:: MATERIAL TO PROCESS ::

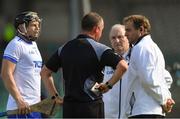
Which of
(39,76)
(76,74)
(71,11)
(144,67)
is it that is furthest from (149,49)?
(71,11)

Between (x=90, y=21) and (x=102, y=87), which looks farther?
(x=90, y=21)

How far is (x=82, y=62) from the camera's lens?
7430mm

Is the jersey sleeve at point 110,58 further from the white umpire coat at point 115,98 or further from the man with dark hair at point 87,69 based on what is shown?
the white umpire coat at point 115,98

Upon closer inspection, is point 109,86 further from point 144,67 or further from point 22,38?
point 22,38

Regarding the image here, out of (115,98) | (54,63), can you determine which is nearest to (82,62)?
(54,63)

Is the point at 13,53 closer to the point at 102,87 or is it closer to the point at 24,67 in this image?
the point at 24,67

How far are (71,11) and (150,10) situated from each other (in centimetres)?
131

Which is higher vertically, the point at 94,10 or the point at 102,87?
the point at 102,87

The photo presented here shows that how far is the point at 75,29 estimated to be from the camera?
13.4 meters

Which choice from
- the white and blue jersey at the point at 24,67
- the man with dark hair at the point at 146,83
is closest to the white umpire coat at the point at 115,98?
the man with dark hair at the point at 146,83

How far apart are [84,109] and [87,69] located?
0.36 m

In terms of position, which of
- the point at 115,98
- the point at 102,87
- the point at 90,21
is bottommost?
the point at 115,98

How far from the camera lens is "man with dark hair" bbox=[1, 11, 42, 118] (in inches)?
308

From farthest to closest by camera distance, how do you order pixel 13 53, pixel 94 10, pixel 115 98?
pixel 94 10, pixel 115 98, pixel 13 53
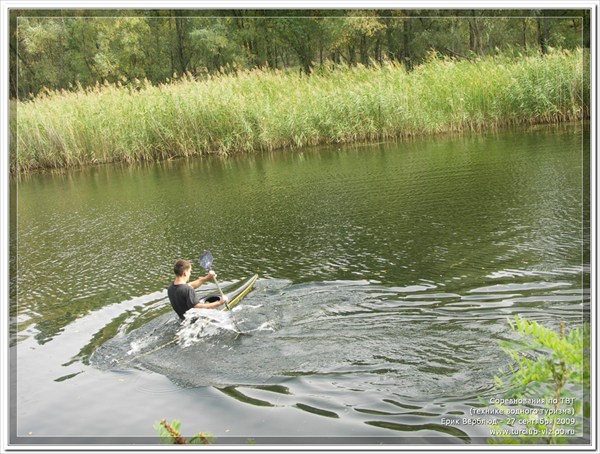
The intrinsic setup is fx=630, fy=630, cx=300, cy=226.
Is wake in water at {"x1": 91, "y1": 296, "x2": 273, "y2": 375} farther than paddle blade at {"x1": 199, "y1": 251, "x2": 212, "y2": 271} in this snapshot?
No

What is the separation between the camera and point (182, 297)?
325 inches

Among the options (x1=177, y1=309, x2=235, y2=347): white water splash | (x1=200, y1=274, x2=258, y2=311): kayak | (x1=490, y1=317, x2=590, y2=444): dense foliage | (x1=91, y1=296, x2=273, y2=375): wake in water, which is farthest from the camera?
(x1=200, y1=274, x2=258, y2=311): kayak

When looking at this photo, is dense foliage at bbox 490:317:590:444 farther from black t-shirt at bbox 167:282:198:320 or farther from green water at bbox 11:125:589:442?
black t-shirt at bbox 167:282:198:320

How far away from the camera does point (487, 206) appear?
1246cm

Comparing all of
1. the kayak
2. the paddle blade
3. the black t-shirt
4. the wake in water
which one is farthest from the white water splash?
the paddle blade

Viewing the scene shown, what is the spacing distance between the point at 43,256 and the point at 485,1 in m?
10.5

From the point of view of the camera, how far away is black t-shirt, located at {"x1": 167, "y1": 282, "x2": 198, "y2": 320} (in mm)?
8234

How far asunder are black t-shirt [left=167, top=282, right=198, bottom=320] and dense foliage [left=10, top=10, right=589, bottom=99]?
92.6 ft

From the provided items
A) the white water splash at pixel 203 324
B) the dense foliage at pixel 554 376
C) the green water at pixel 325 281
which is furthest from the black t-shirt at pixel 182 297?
the dense foliage at pixel 554 376

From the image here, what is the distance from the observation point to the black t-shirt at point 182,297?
8.23 m

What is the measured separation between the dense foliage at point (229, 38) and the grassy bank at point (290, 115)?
12.3 m

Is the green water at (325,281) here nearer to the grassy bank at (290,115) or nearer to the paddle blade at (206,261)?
the paddle blade at (206,261)

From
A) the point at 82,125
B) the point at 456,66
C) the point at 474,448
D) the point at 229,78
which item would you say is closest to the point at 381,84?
the point at 456,66

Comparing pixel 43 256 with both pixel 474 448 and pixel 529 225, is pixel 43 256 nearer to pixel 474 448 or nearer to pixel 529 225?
pixel 529 225
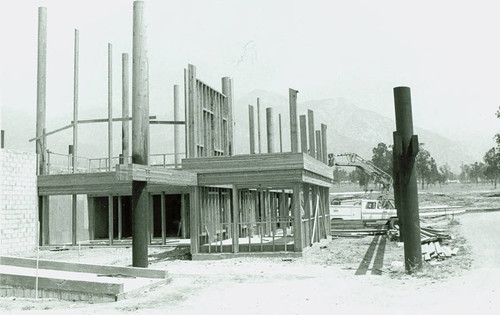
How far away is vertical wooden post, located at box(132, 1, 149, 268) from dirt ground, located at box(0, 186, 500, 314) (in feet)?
4.11

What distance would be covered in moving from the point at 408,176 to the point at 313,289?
377 cm

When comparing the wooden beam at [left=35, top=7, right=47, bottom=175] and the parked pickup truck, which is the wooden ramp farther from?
the parked pickup truck

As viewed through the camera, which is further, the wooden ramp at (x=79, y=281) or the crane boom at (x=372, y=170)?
the crane boom at (x=372, y=170)

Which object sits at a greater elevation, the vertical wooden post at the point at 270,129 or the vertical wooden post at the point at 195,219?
the vertical wooden post at the point at 270,129

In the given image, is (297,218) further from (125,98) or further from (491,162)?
(491,162)

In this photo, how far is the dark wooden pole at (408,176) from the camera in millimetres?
12086

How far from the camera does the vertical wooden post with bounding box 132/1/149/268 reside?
518 inches

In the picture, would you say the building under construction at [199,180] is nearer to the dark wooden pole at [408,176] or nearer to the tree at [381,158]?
the dark wooden pole at [408,176]

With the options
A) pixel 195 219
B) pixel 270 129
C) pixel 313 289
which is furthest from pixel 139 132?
pixel 270 129

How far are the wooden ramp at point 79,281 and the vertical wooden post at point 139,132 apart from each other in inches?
37.9

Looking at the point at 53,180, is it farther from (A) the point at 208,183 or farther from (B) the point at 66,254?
(A) the point at 208,183

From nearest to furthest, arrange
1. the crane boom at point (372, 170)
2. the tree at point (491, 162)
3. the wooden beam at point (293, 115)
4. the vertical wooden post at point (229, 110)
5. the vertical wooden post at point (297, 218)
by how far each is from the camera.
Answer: the vertical wooden post at point (297, 218) → the wooden beam at point (293, 115) → the vertical wooden post at point (229, 110) → the crane boom at point (372, 170) → the tree at point (491, 162)

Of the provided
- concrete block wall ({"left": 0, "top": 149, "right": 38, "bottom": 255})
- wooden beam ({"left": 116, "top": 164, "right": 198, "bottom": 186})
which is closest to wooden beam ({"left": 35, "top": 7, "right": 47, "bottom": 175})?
concrete block wall ({"left": 0, "top": 149, "right": 38, "bottom": 255})

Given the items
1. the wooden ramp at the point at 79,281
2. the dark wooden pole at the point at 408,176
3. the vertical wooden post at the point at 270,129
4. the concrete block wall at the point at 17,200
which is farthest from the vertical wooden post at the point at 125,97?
the dark wooden pole at the point at 408,176
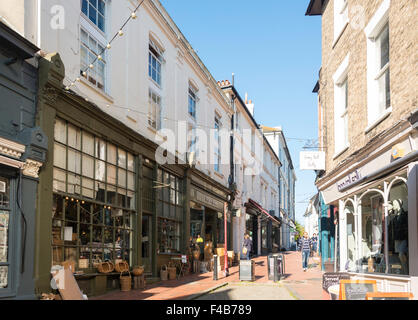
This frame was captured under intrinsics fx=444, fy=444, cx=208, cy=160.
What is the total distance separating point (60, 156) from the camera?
10133mm

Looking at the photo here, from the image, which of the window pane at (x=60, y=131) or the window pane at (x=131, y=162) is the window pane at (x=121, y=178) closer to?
the window pane at (x=131, y=162)

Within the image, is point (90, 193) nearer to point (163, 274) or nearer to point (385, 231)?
point (163, 274)

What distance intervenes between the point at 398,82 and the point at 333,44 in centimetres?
537

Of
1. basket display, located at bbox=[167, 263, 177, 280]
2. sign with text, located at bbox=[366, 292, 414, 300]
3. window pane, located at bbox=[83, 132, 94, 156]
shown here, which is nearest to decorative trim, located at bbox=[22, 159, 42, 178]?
window pane, located at bbox=[83, 132, 94, 156]

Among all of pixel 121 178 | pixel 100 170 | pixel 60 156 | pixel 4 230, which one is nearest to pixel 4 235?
pixel 4 230

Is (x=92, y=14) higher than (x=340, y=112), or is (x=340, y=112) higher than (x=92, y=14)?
(x=92, y=14)

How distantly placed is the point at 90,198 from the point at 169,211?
6.00 meters

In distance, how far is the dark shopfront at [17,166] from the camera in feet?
26.9

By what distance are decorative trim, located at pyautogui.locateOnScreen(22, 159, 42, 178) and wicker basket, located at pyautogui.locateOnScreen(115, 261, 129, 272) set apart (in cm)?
433

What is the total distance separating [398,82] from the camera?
812 centimetres

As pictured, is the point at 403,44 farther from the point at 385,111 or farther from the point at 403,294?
the point at 403,294

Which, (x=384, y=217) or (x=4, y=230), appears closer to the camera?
(x=4, y=230)

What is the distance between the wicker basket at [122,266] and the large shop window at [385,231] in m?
6.30

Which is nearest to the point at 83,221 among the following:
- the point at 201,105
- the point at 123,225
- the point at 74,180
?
the point at 74,180
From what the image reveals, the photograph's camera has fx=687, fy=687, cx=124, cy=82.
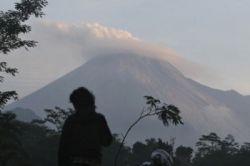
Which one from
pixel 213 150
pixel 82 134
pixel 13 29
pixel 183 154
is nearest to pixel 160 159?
pixel 82 134

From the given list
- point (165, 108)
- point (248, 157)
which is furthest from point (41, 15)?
point (248, 157)

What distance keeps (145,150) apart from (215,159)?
28.9 feet

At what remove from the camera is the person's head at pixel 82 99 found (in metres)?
6.45

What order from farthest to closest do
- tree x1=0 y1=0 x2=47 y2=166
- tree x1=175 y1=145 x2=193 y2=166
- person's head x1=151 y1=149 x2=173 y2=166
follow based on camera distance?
tree x1=175 y1=145 x2=193 y2=166 < tree x1=0 y1=0 x2=47 y2=166 < person's head x1=151 y1=149 x2=173 y2=166

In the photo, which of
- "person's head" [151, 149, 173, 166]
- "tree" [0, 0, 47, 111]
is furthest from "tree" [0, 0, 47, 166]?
"person's head" [151, 149, 173, 166]

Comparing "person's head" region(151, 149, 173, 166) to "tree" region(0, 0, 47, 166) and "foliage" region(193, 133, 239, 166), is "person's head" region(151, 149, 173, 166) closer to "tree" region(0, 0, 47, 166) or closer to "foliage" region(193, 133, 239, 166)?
"tree" region(0, 0, 47, 166)

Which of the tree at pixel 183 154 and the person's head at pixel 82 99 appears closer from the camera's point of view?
the person's head at pixel 82 99

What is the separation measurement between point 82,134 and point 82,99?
1.08ft

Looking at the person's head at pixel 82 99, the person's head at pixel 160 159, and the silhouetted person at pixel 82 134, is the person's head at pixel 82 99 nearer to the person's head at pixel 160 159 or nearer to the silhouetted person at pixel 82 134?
the silhouetted person at pixel 82 134

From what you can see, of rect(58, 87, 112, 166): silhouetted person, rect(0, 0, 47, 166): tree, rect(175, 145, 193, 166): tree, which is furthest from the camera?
rect(175, 145, 193, 166): tree

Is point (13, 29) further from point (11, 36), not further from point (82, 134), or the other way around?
point (82, 134)

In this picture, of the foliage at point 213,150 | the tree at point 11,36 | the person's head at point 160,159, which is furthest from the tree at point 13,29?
the foliage at point 213,150

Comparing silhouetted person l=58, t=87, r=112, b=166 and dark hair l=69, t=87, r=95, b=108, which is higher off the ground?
dark hair l=69, t=87, r=95, b=108

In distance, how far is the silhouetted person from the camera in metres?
6.37
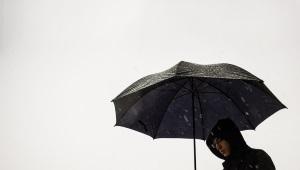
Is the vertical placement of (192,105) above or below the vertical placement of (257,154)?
above

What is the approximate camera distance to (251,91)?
6547 millimetres

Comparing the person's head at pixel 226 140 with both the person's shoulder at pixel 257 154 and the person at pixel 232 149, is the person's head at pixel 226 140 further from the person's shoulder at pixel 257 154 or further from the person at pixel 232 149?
the person's shoulder at pixel 257 154

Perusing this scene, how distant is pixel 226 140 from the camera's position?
6086 millimetres

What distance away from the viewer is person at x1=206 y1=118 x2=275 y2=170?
593 centimetres

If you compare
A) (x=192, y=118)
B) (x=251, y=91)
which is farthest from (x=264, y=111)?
(x=192, y=118)

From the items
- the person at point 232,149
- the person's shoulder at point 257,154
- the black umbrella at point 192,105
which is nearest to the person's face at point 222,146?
the person at point 232,149

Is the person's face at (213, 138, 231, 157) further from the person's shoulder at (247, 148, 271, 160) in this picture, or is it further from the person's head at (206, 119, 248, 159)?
the person's shoulder at (247, 148, 271, 160)

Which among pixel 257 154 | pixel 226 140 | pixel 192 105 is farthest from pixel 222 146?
pixel 192 105

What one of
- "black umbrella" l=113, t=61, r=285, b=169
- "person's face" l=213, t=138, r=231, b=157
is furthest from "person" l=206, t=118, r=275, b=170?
"black umbrella" l=113, t=61, r=285, b=169

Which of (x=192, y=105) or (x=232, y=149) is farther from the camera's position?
(x=192, y=105)

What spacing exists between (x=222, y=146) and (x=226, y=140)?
0.08m

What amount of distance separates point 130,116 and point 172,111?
21.7 inches

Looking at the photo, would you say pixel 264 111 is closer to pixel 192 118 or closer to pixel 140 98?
pixel 192 118

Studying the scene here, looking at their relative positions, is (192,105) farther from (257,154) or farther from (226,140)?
(257,154)
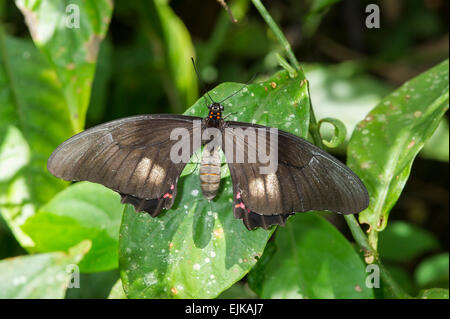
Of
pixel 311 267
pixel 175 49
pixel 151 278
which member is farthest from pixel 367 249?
pixel 175 49

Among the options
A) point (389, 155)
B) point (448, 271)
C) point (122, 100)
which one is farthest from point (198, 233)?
point (122, 100)

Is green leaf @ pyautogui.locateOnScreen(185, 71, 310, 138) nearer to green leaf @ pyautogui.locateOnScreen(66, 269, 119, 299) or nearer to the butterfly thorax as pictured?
the butterfly thorax

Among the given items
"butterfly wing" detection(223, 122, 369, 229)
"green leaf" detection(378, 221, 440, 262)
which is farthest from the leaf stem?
"green leaf" detection(378, 221, 440, 262)

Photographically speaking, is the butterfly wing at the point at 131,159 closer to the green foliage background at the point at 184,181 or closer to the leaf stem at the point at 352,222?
the green foliage background at the point at 184,181

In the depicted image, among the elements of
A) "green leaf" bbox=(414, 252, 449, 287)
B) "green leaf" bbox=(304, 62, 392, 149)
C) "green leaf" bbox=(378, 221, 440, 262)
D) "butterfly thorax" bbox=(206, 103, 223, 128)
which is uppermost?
"butterfly thorax" bbox=(206, 103, 223, 128)

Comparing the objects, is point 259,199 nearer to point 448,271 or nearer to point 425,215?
point 448,271

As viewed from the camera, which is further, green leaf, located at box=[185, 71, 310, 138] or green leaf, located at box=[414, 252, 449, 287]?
green leaf, located at box=[414, 252, 449, 287]

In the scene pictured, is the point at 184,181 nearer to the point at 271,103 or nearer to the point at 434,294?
the point at 271,103

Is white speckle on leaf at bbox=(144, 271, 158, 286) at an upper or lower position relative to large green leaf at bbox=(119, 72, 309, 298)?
lower
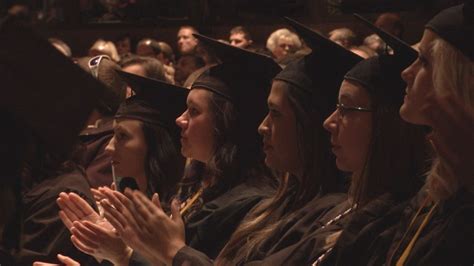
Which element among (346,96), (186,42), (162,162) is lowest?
(186,42)

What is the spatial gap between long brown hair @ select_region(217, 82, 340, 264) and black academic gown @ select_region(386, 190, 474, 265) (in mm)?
692

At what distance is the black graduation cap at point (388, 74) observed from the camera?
2871 mm

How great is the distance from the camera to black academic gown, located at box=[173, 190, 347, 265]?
3.09 m

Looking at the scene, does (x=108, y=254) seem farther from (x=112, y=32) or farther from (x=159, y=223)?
(x=112, y=32)

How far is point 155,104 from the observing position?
166 inches

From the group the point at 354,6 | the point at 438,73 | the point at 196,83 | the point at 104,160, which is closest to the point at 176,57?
the point at 354,6

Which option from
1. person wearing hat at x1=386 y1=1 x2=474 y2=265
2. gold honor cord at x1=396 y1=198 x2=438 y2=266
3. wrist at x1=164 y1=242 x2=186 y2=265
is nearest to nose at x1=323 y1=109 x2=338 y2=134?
person wearing hat at x1=386 y1=1 x2=474 y2=265

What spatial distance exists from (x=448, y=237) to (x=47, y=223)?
207 centimetres

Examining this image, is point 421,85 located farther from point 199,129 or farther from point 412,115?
point 199,129

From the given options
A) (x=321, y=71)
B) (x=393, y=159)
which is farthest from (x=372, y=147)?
(x=321, y=71)

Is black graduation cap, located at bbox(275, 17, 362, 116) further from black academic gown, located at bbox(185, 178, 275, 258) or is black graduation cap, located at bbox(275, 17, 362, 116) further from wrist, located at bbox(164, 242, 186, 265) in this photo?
wrist, located at bbox(164, 242, 186, 265)

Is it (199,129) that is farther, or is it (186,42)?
(186,42)

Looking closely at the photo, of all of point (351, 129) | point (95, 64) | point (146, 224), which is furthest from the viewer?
point (95, 64)

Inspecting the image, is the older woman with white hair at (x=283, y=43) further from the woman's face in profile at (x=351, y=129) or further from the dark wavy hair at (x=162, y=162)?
the woman's face in profile at (x=351, y=129)
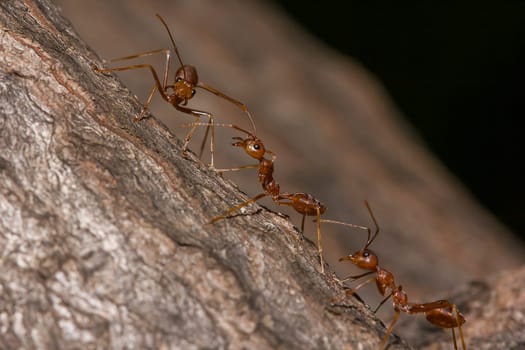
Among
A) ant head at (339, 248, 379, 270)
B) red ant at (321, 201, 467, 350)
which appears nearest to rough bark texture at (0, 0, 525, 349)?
red ant at (321, 201, 467, 350)

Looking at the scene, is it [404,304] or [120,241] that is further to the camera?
[404,304]

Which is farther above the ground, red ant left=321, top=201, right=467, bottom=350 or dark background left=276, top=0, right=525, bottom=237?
dark background left=276, top=0, right=525, bottom=237

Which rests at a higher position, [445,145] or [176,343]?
[445,145]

:::

GOAL -
Every line from the one containing "Looking at the scene, is" through the end of the entries above must be echoed exactly, with both ends kept.

RESULT OF THE TASK -
Looking at the scene, is it [404,304] or [120,241] that is further to the camera?
[404,304]

Which is farther above the ground, red ant left=321, top=201, right=467, bottom=350 or dark background left=276, top=0, right=525, bottom=237?
dark background left=276, top=0, right=525, bottom=237

Which rests at a higher position, [445,145] or [176,343]?
[445,145]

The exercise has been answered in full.